For the many men and women living in the UAE who were reared on the traditional Irish sports of Gaelic football and hurling, such terms are like a native language. But although this lexicon may be baffling to a newcomer, the skill, action and drama on the pitch need little explanation.

Irish people have been living and working in the Emirates for decades, and like many other emigrant communities in this country, they have brought their traditions with them. Among these are Gaelic games that provide fitness and excitement on the pitch and offer friendship and support off it.

According to the Gaelic Athletic Association, which administers the games in Ireland and abroad, there are more than 85 competitive teams in the Middle East. Games and training sessions for Gaelic football and hurling (or camogie for women) are a common sight at sports grounds in Abu Dhabi, Dubai and beyond. But what are these sports that bind this community together?

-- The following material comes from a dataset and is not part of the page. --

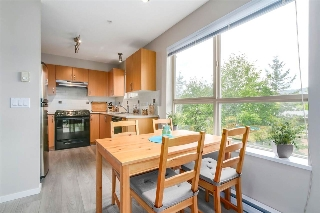 In addition to the formal dining area, there is a breakfast nook off of the kitchen for casual meals.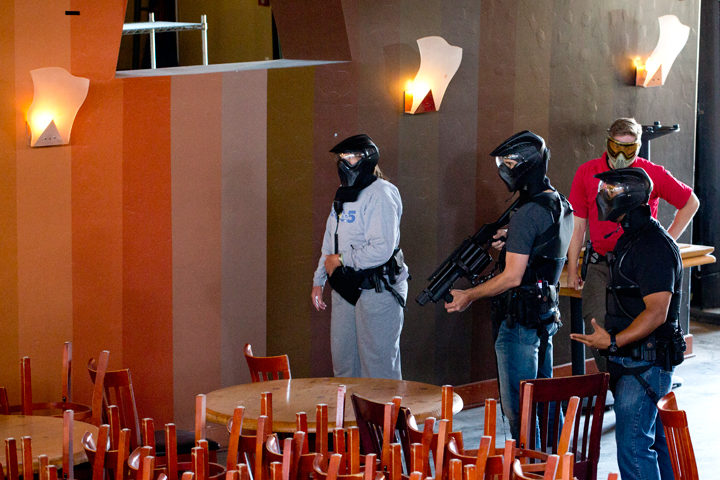 "In one drill, police respond to a ""bar"" in which a woman with a sword is having a mental health crisis. (The helmets they are wearing are safety gear due to the type of rounds used in the training exercise.) Photo: Emilie Raguso"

Hurling is a fast, tough game played by two teams of 15 over 60 minutes at club level. Players wield a bladed ash stick called a caman (or hurl, or hurley) to strike a small, hard leather ball called a sliotar. Played on a much larger field than a football pitch, hurlers can send the ball vast distances. Tackling is tough, challenges are direct and a lot of dexterity is needed to balance the ball on the stick, or to hit it – while running flat out – at rugby-style goals: over the bar is worth one point and into the goal is worth three.

Gaelic football has the same team size, scoring system, pitch and rules. At first glance, it resembles a cross between football (the better-known version), rugby and basketball. Like hurling, it is a direct, physical game played by men, women and children alike.

The roots of both sports go back far into Irish prehistory but it was in 1884 that the process of organising and codifying these games began. The sports were not just for fun – they formed part of a revival of Irish nationalism and identity nearly extinguished by the devasting famine of 1845 to 1852.

In the 21st century, the association remains a unique phenomenon. Even footballers and hurlers who play at the highest level in Ireland remain amateurs. There is no transfer window – players line out for the parish they were raised in and the county they were born in. It is not unusual to see smaller, rural clubs all over Ireland field teams containing several siblings from the same family.

In Ireland, the games are a kind of social glue that binds players and communities together. That togetherness can be seen in Irish communities from New York to London to the UAE, where training, playing and celebrating as a team keeps emigrants in touch with family and friends, as well as their Irish heritage.

Barcelona FC, it is often said, is more than a club. If that is true, then Gaelic sports are more than a game.